Bref, petit Karim a changé, et c’est évidemment la faute à Alain Delon. En l’adoubant sur le plateau de Denisot, il lui a surtout filé le virus. Rendons à César ce qui appartient à César. Même si Pierre Ménès avait aussi allumé le feu quand MercoBenz n’avait pas caché ses réticences quant à son placement sur l’aile gauche : « Karim n’a pas apprécié de jouer sur le côté gauche…Non mais on rêve là ! Il a à peine 20 ans et il commence à avoir des exigences ! C’est vrai qu’il est nettement moins influent à gauche, mais d’un autre côté Fred en est à 3 buts en deux matchs ».
Sauf que Karim est juste le meilleur buteur de Ligue 1. Meilleur buteur dès sa première vraie saison d’ailleurs. Et avec le style qui va bien s’il vous plaît. Tous ses buts, c’est du lourd, le chirurgien a les deux pieds, ça va vite, ça enchaîne. Et même quand il ne marque pas, comme lors du match retour contre Manchester, Benzema se montre dangereux à chaque prise de balle, toujours effectuée dans le sens de la marche.

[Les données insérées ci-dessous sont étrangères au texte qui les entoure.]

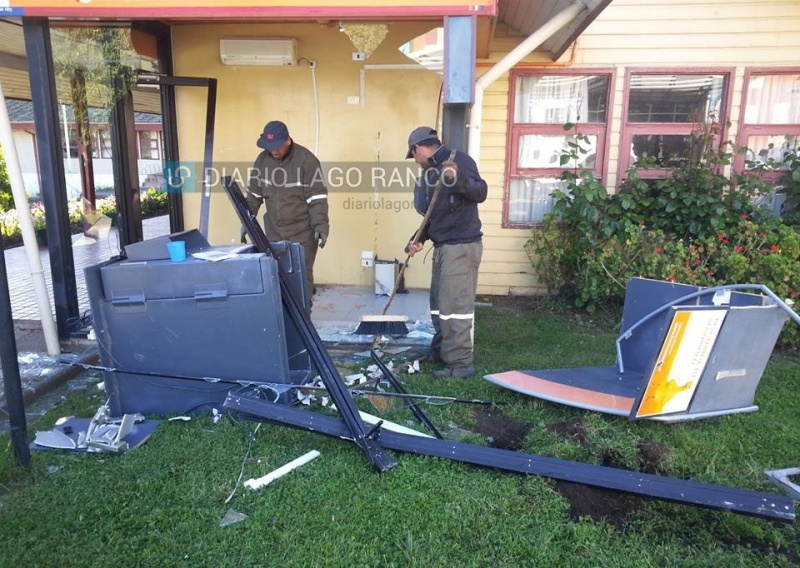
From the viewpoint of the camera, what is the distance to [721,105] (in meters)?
6.26

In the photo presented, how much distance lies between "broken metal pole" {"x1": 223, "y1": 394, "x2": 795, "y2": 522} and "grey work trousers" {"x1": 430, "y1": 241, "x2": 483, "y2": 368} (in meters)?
1.28

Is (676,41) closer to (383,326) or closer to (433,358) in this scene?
(433,358)

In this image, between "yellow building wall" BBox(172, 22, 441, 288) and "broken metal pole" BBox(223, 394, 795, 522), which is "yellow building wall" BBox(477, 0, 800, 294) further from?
"broken metal pole" BBox(223, 394, 795, 522)

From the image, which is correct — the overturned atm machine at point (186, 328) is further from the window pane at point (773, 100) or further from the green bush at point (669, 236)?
the window pane at point (773, 100)

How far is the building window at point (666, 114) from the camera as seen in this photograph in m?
6.27

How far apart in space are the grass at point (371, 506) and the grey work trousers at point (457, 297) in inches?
28.9

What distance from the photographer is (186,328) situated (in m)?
3.62

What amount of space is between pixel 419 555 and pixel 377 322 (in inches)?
83.9

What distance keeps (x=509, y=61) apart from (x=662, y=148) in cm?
236

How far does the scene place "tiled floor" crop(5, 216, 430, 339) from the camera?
5604 millimetres

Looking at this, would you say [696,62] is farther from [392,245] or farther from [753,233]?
[392,245]

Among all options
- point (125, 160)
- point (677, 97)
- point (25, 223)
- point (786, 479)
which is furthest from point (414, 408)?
point (677, 97)

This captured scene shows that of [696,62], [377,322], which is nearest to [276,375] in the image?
[377,322]

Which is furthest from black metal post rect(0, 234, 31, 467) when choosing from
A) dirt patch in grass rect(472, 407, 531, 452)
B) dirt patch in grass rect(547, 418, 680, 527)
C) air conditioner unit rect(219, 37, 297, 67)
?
air conditioner unit rect(219, 37, 297, 67)
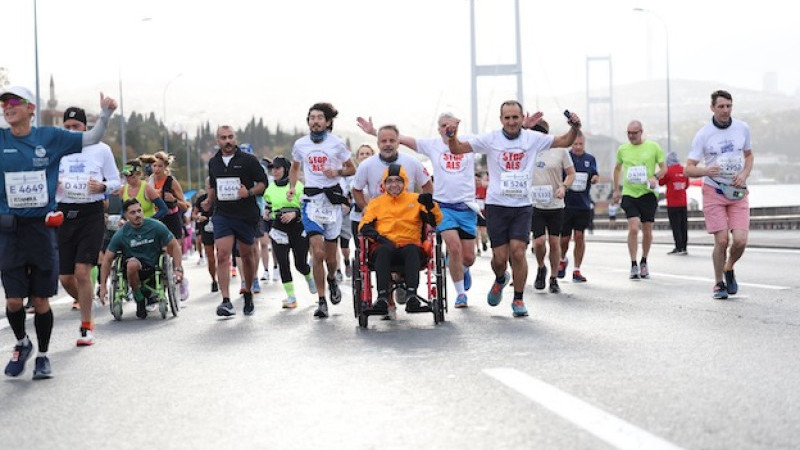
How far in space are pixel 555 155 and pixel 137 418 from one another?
28.9 feet

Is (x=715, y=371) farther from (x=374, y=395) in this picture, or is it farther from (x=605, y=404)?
(x=374, y=395)

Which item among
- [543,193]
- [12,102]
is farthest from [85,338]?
[543,193]

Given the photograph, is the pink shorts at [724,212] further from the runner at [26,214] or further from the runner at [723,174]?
the runner at [26,214]

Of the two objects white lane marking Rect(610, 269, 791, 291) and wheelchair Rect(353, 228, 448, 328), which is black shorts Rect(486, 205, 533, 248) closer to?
wheelchair Rect(353, 228, 448, 328)

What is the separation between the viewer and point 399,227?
10.9m

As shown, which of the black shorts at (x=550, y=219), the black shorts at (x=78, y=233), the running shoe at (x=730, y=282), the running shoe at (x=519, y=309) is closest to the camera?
the black shorts at (x=78, y=233)

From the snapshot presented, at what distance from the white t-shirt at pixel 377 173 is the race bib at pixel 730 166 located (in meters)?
2.81

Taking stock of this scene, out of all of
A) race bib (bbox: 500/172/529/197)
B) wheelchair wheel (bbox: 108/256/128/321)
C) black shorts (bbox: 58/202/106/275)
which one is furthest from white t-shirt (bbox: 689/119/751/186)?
wheelchair wheel (bbox: 108/256/128/321)

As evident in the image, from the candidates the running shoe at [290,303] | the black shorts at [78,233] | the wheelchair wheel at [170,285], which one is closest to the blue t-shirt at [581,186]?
the running shoe at [290,303]

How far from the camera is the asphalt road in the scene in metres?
5.57

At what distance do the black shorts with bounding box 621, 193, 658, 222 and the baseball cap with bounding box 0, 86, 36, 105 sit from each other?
9392mm

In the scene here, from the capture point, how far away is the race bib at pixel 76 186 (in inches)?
413

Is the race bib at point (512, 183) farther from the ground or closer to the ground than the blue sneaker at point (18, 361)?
farther from the ground

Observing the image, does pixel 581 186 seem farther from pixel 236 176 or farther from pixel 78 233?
pixel 78 233
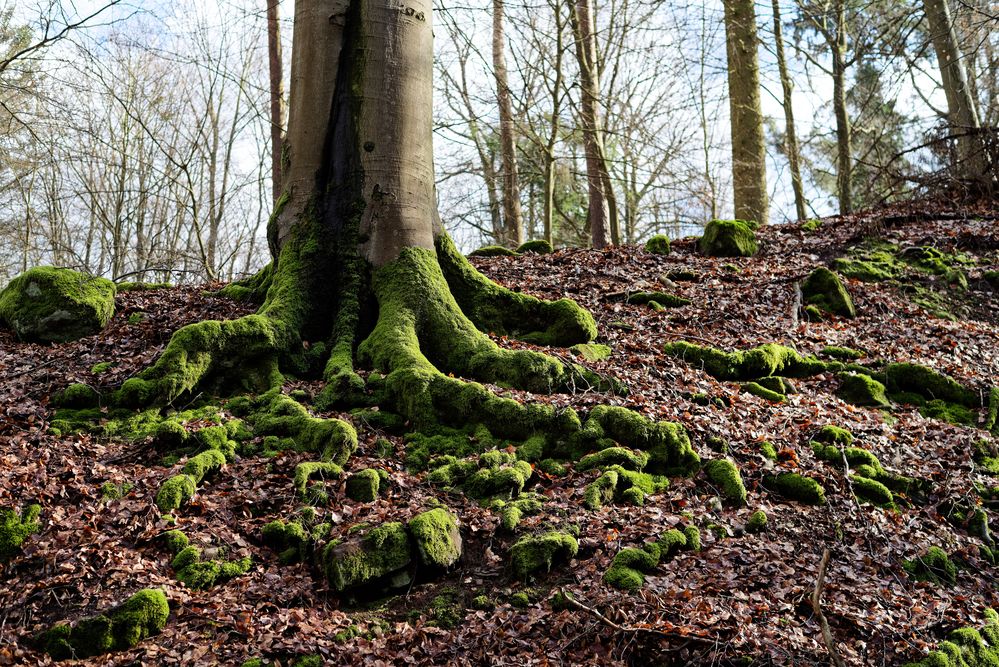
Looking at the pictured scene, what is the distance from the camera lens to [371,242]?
6441 millimetres

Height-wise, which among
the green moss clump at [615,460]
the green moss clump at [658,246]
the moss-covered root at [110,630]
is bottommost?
the moss-covered root at [110,630]

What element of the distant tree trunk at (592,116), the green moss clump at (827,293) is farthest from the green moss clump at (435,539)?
the distant tree trunk at (592,116)

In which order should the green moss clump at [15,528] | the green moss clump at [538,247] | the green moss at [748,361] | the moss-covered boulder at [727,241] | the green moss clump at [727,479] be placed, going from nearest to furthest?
the green moss clump at [15,528]
the green moss clump at [727,479]
the green moss at [748,361]
the moss-covered boulder at [727,241]
the green moss clump at [538,247]

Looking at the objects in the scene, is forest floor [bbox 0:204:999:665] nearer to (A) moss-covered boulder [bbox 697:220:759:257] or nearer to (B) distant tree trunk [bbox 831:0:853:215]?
(A) moss-covered boulder [bbox 697:220:759:257]

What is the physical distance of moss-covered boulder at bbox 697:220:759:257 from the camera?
397 inches

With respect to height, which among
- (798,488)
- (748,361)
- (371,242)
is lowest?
(798,488)

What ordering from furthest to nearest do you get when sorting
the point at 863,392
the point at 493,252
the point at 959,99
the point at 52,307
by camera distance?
the point at 959,99, the point at 493,252, the point at 863,392, the point at 52,307

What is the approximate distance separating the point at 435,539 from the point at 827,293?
6477 mm

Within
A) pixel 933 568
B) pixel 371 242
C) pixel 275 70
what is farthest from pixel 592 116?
pixel 933 568

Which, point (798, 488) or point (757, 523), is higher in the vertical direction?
point (798, 488)

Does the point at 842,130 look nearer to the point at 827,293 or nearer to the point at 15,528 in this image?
the point at 827,293

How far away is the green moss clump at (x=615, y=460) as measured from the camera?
499 centimetres

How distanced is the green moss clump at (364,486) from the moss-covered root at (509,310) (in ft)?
8.41

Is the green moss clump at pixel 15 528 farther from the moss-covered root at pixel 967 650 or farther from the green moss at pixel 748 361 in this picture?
the green moss at pixel 748 361
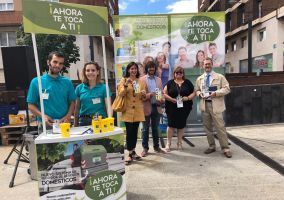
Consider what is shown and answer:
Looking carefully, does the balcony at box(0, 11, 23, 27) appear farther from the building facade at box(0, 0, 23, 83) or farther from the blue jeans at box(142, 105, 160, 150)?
the blue jeans at box(142, 105, 160, 150)

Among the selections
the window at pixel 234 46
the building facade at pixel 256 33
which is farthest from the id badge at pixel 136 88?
the window at pixel 234 46

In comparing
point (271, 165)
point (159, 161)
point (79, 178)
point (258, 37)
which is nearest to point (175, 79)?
point (159, 161)

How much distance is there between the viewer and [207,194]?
12.7 feet

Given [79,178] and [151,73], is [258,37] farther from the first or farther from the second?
[79,178]

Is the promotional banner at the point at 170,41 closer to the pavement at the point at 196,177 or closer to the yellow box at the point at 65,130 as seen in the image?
the pavement at the point at 196,177

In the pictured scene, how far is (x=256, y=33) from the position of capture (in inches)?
1057

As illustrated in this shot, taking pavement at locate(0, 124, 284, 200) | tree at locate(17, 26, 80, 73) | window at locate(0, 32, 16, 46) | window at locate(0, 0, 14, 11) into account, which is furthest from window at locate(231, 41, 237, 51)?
pavement at locate(0, 124, 284, 200)

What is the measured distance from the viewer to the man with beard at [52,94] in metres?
3.65

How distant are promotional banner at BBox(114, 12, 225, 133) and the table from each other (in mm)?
3403

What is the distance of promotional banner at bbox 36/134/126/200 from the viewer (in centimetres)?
299

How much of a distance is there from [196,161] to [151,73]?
5.95 ft

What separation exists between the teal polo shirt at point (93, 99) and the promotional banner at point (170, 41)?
2553 millimetres

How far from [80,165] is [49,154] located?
34cm

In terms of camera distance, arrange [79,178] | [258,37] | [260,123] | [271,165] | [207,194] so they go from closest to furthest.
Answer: [79,178]
[207,194]
[271,165]
[260,123]
[258,37]
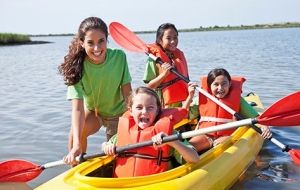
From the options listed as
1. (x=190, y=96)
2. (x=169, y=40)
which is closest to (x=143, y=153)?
(x=190, y=96)

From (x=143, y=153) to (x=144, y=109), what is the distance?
1.07ft

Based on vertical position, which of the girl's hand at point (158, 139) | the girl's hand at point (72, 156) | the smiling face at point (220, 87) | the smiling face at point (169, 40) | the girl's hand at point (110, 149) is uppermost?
the smiling face at point (169, 40)

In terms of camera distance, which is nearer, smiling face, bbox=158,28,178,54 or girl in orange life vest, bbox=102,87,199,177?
girl in orange life vest, bbox=102,87,199,177

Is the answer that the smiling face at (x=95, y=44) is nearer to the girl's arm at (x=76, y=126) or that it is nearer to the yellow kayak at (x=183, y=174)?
the girl's arm at (x=76, y=126)

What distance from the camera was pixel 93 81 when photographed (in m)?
3.62

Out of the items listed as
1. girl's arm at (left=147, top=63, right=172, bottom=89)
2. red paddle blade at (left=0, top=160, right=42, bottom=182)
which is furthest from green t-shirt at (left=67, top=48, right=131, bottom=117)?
girl's arm at (left=147, top=63, right=172, bottom=89)

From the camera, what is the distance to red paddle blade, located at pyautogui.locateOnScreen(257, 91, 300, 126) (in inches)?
126

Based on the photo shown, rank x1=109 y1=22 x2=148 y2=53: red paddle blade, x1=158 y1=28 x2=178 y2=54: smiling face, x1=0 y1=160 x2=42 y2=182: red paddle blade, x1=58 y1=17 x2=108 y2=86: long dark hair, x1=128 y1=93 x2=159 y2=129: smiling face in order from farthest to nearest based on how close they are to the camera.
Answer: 1. x1=109 y1=22 x2=148 y2=53: red paddle blade
2. x1=158 y1=28 x2=178 y2=54: smiling face
3. x1=0 y1=160 x2=42 y2=182: red paddle blade
4. x1=58 y1=17 x2=108 y2=86: long dark hair
5. x1=128 y1=93 x2=159 y2=129: smiling face

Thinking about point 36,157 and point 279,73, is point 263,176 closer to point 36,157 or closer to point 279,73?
point 36,157

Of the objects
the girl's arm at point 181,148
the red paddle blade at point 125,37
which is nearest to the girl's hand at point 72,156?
the girl's arm at point 181,148

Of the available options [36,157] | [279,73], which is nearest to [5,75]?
[279,73]

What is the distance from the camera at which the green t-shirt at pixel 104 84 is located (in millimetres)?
3568

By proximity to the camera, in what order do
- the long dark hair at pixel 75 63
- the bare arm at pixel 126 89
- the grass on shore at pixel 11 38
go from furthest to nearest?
the grass on shore at pixel 11 38 < the bare arm at pixel 126 89 < the long dark hair at pixel 75 63

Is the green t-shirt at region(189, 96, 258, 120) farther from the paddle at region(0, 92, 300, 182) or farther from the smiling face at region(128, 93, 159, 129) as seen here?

Il peut effectivement devenir le meilleur neuf du monde, comme il l’a d’ailleurs lui-même affirmé. Alors, quand on a un tel potentiel, est-ce un crime de le clamer haut et fort ? Y’aurait-il une manière appropriée de le dire ? Bref, arrogance ou assurance ?
Son ancien entraîneur, Gérard Houillier, a la réponse : « Ce mélange d’humilité et de grande assurance me rappelle Michael Owen et Steven Gerrard ». Grande assurance donc. Benzéma est ainsi, timide certes, mais surtout incroyablement sûr de lui et de son talent, ambitieux comme pas deux.
Fraîchement espoir, il se disait déjà prêt à jouer en A si on l’appelait. Et il faut se rappeler qu’au moment de sa première sélection, Christophe Dugarry dénonçait alors ce choix de Domenech, jugé irresponsable de griller ainsi un jeune talent. « Dugarry a le droit de parler…Mais si on est là, c’est que le sélectionneur nous fait confiance ! Moi, depuis tout petit, j’ai confiance en moi ».
Ceci explique cela. La confiance en soi. Une fois encore, il semblerait qu’on ne fasse pas du haut niveau avec des gens moyens. Qu’on le veuille ou non, pour devenir le meilleur du monde, il faudrait d’abord en être convaincu. Ou plutôt – mieux d’une certaine manière - être simplement conscient de son réel potentiel.
Ainsi, Karim n’est pas davantage menacé par l’excès de prétention que freiné par la fausse modestie, il est tout simplement conscient de son potentiel. Son jeu est au top du hip-hop, a donc évolué sa gamberge en même temps que son statut. Car tous les regards sont désormais braqués sur lui. « All eyez on me » comme le chantait 2Pac, titre qui figure d’ailleurs au second rang du top 3 rap de Benzema, comme on a pu le lire dans le dossier “Foot et Rap” de L’Equipe Mag : « J’apprécie ce titre depuis longtemps et aujourd’hui je comprends mieux le sens des paroles. Je sais ce que c’est que de se retrouver au centre de l’attention ». Un peu comme Alain Delon.